In an unsurprising result, voters in Siloam Springs, Arkansas, chose not to build their own FTTH network. The margin was 58% against, 42% for. According to that article, the opponents (bankrolled largely by national cable company Cox) outspent proponents by 3:1.

We previously covered this plan and were concerned that the number one reason identified for proposing the network was to diversify revenue for the local government. Quite frankly, that is a poor reason to go head to head against massive companies like Cox and CenturyLink.

The biggest benefits of community networks tend to be the hard to quantify -- aggregate savings to the community from lower prices from all providers in a competitive environment, increased economic development, better customer service from a local provider, etc. These networks are built to be financially self-sufficient, but we caution against expecting them to be a piggy bank for the local government.

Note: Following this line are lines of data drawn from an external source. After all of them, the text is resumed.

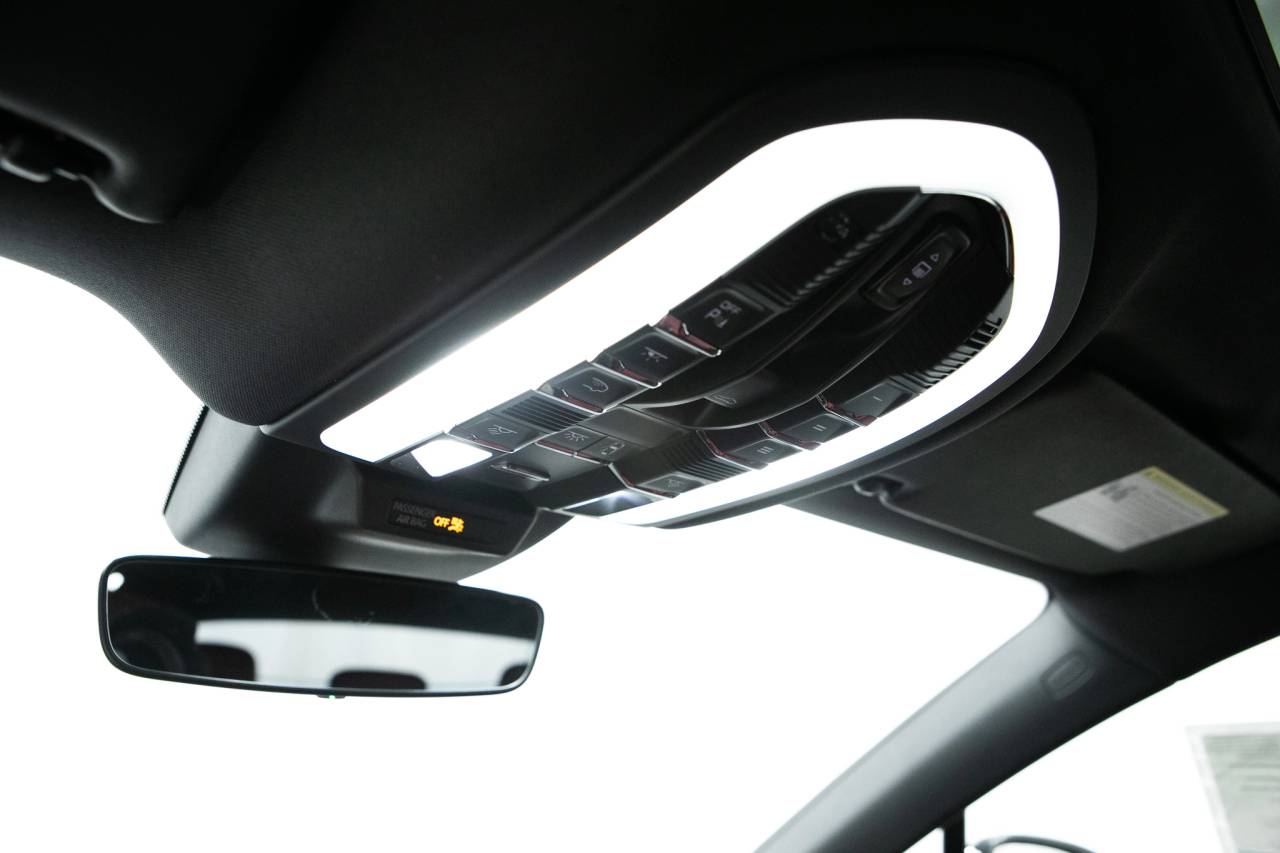 Thumbnail: 2026 Porsche Macan - 30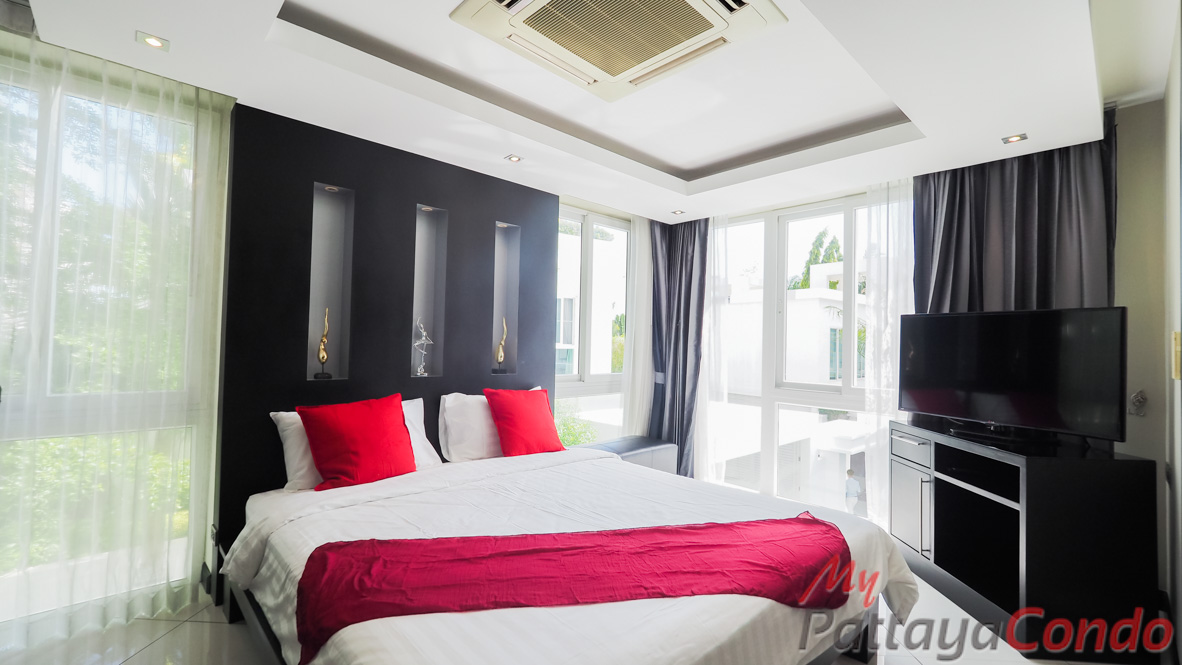 Palm Oasis Pool Villa Pattaya House For Sale - HJPO01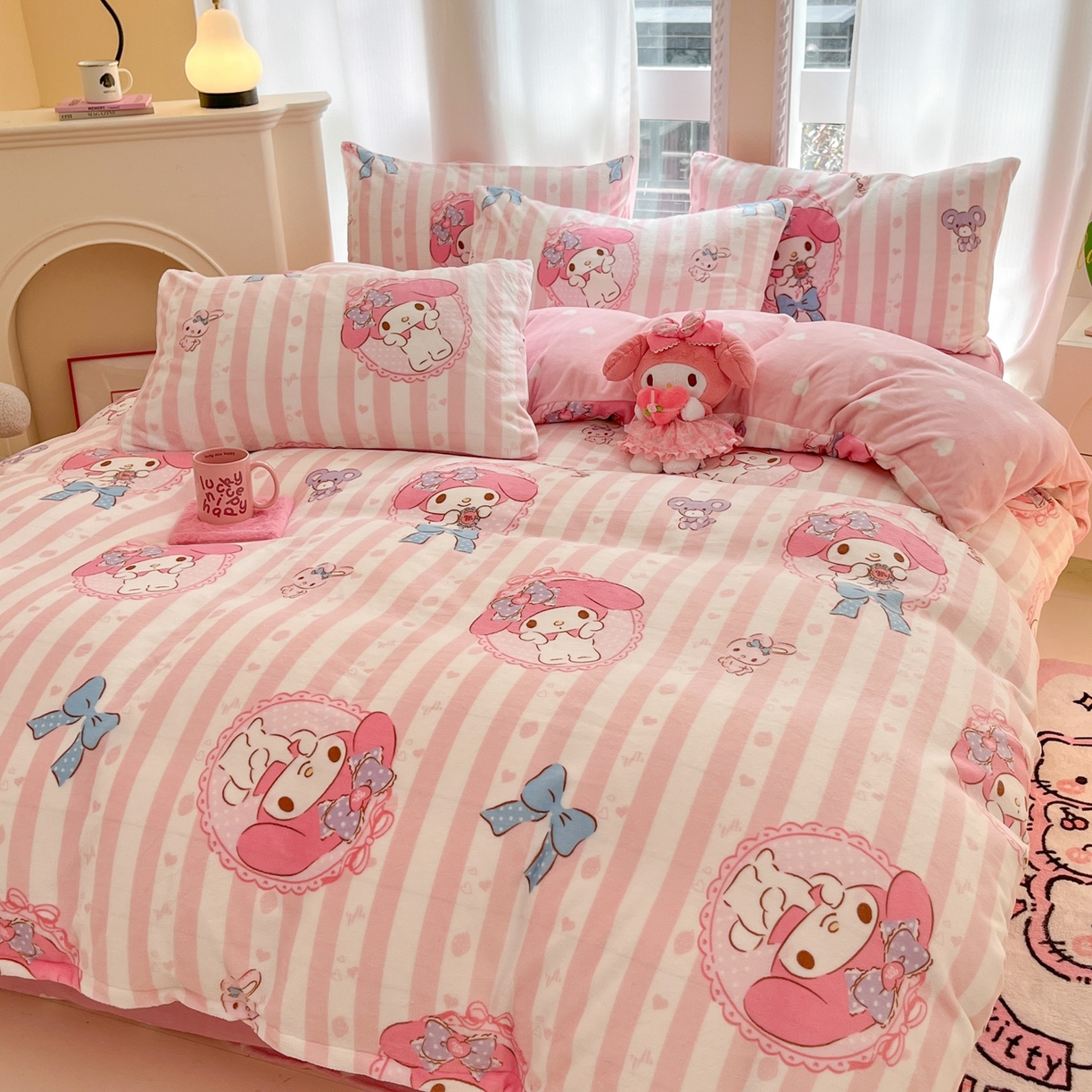 91家纺网 家纺一手货源 找家纺 博雅 2025新款三丽鸥正版授权高克重牛奶绒小版四件套提供买家秀 牛奶绒小版-甜甜美乐蒂专版花型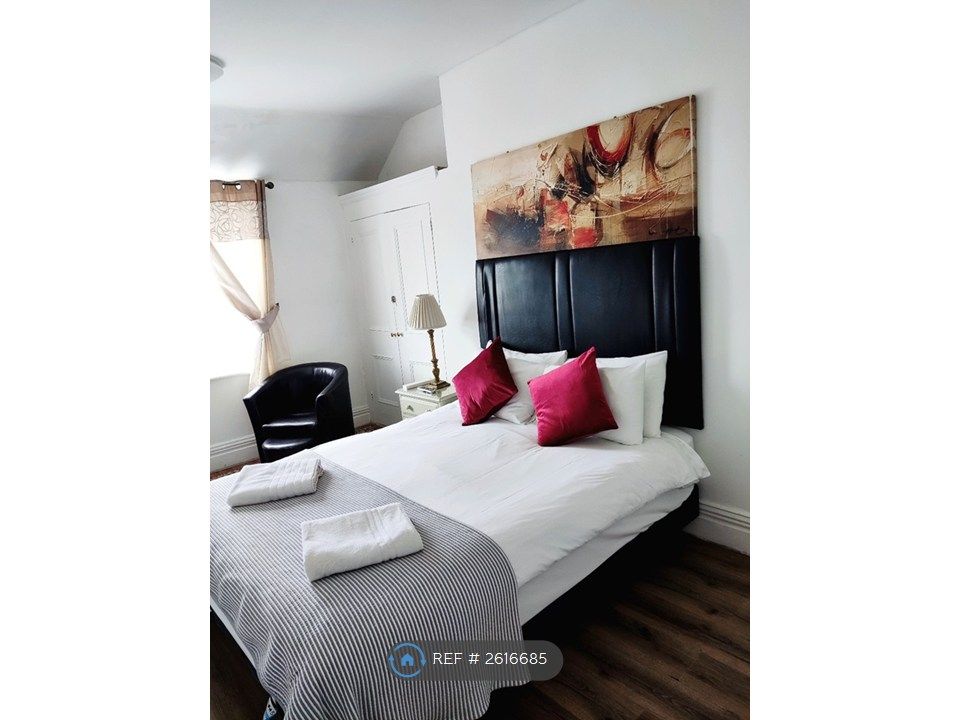 Property photo 1 of 6 Double Room With Shower And Basin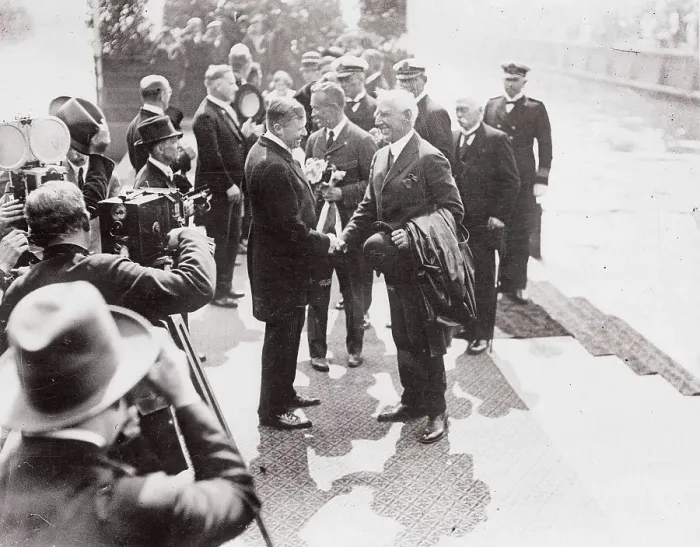Framed Print : Roald Amundsen Meeting Parliament Framed Print : Roald Amundsen Meeting Parliament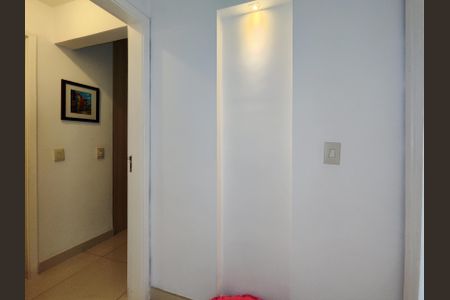 Apartamento à venda com 195m², 3 quartos e 2 vagasCorredor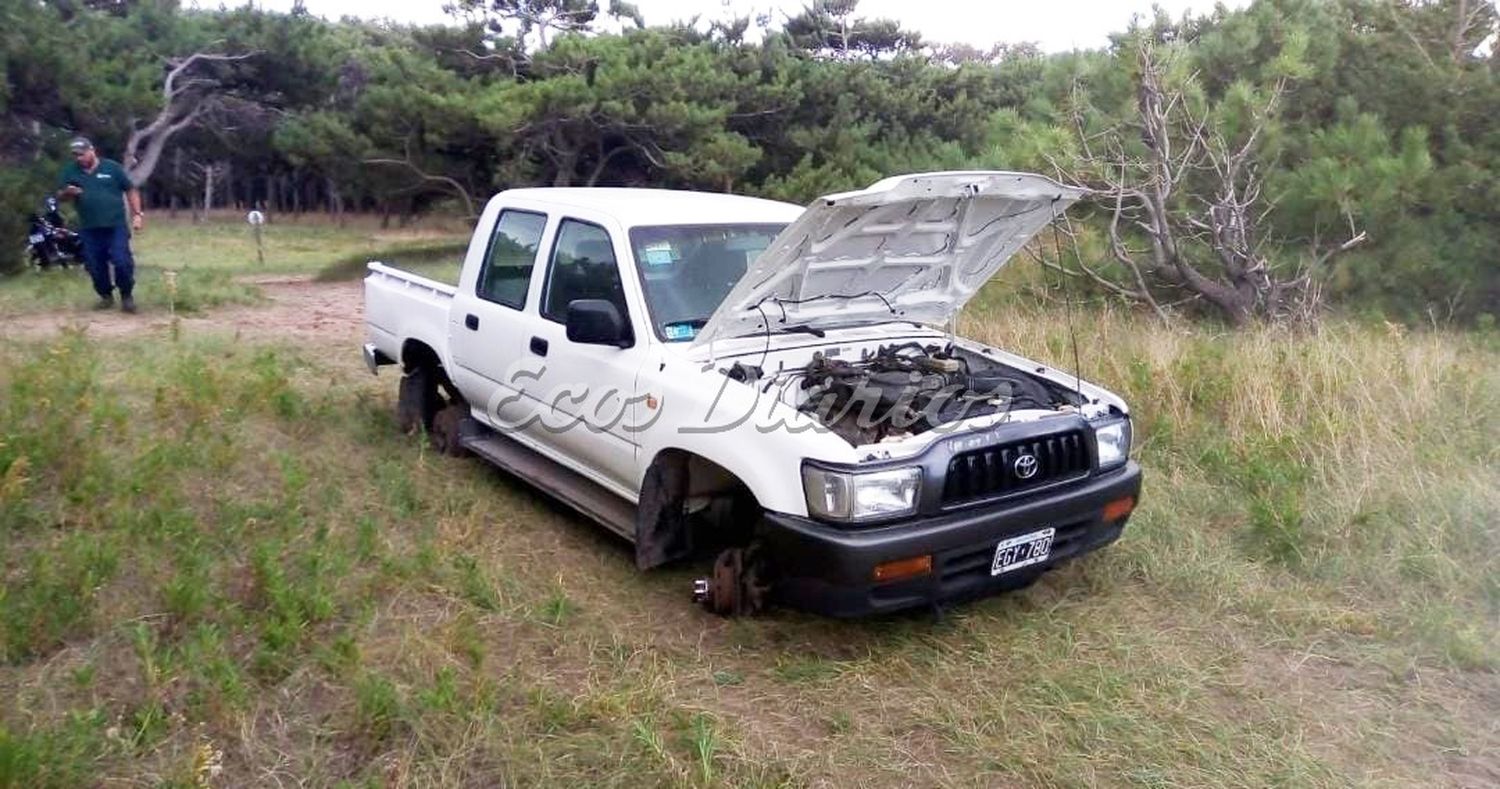 Ahora. Tras el accionar de delincuentes, así fue hallada ayer la camioneta
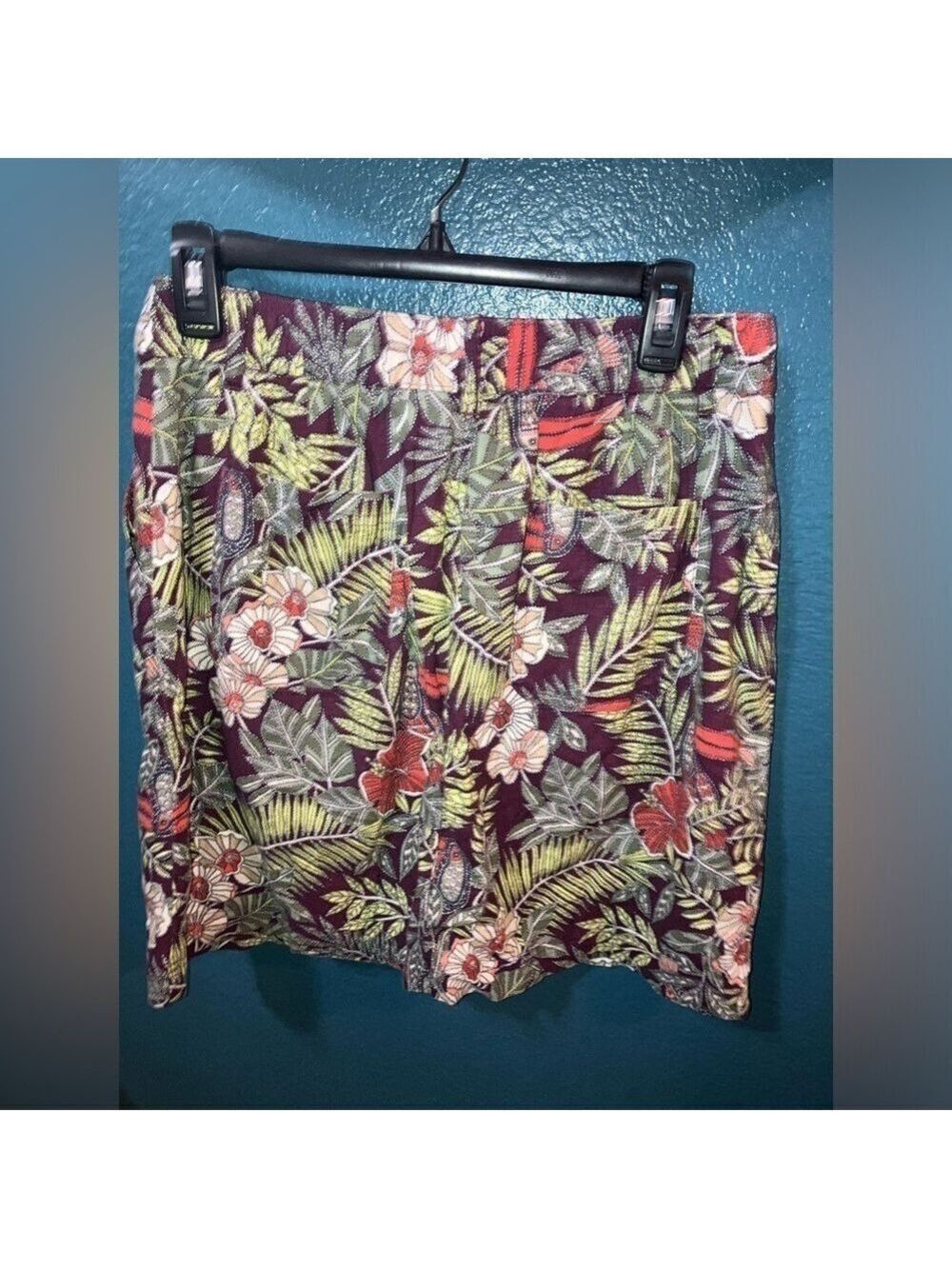 Christoper & Banks Floral Printed Utility Pull-on Skort size Med - Picture 6 of 11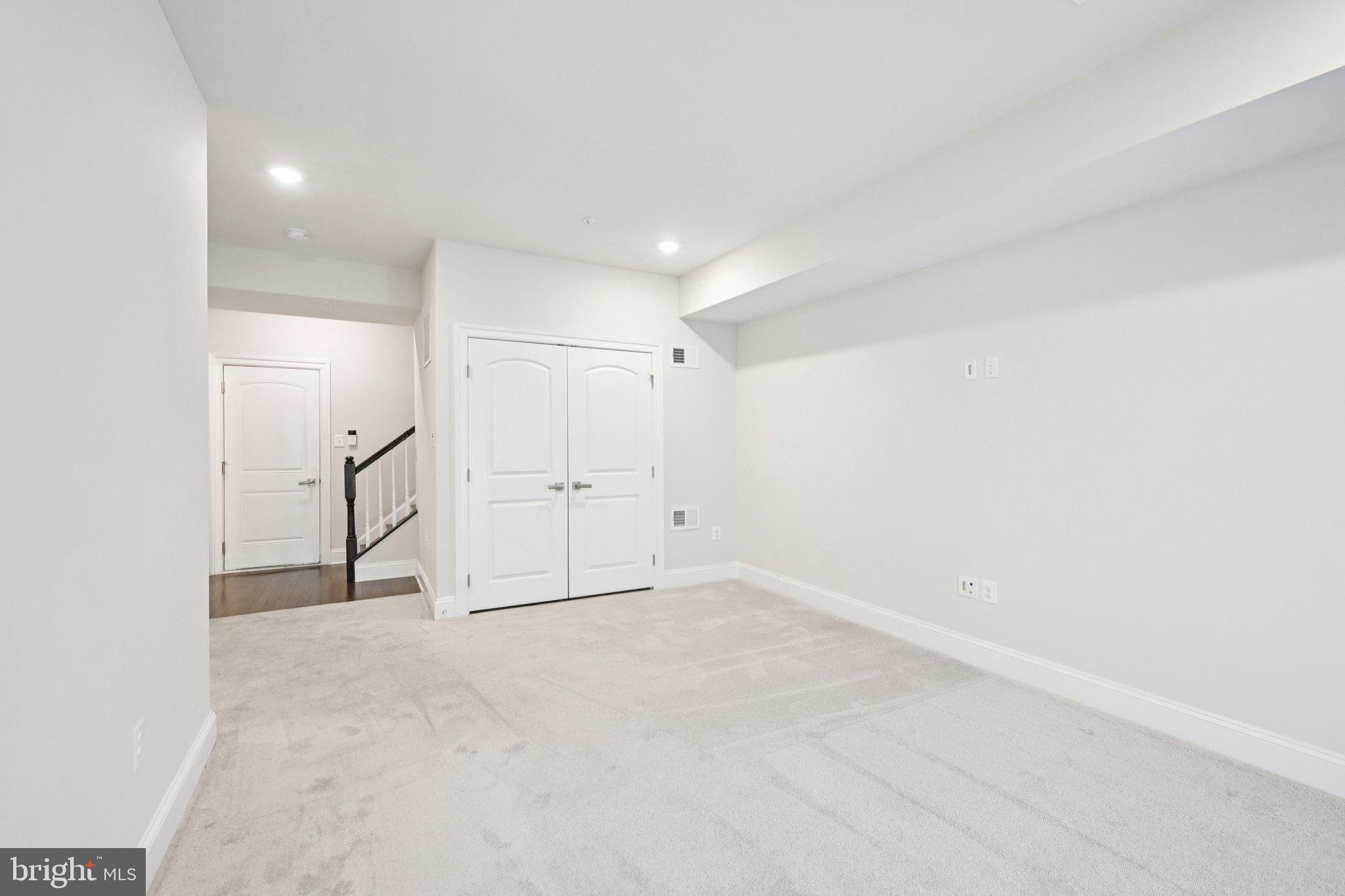 833 Stonecliffe Road Malvern, PA 19355 - Photo 29 of 38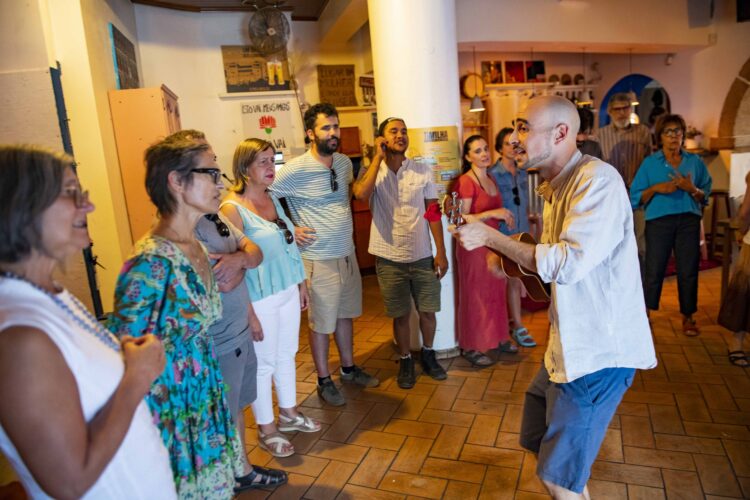 Comunidade. O coro que ainda não tem nome mas já tem voz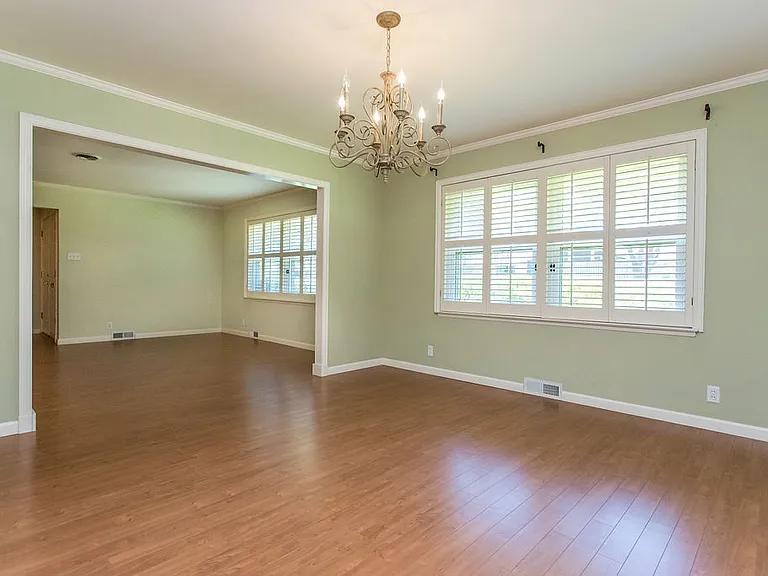 4225 Reaumur Dr — Photo 9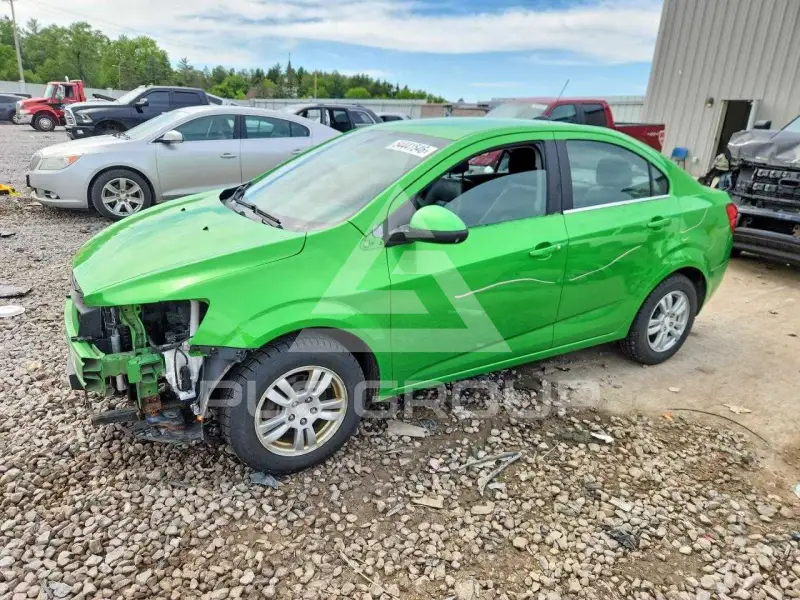 2016 Chevrolet Sonic фото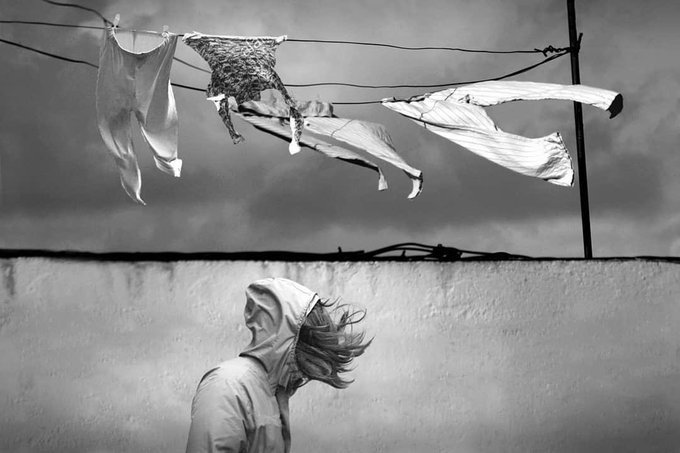 Dur1MolaVer's tweet photo. "Yakında her şeyi unutacaksın; yakında herkes seni unutacak."
📚Marcus Aurelius / Düşünceler / YKY / 2014

📷Wind by Erdal Kınacı
#photography https://t.co/k8M9JXTEai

Unlike the successful Longmont approach, where those advocating for the community network engaged others who had been through similar fights elsewhere, it seemed like Siloam Springs preferred not to ask for help. Meanwhile, Cox tapped its nationwide resources to oppose the network, with misinformation like this:

Siloam Springs Opposition

Download the full size flyer here.

Communities that want to build community networks should engage the wider community of community broadband supporters and be prepared for flyers like this one. And when seeking local support, make sure you find messages that resonate. Make sure you read about the grassroots movement in Lafayette in our recent report or how Chattanooga had hundreds of community meetings to explain its plan.

These networks face stiff opposition from entrenched opponents that want to be the sole gatekeepers to the Internet -- ensuring a real choice means doing real organizing.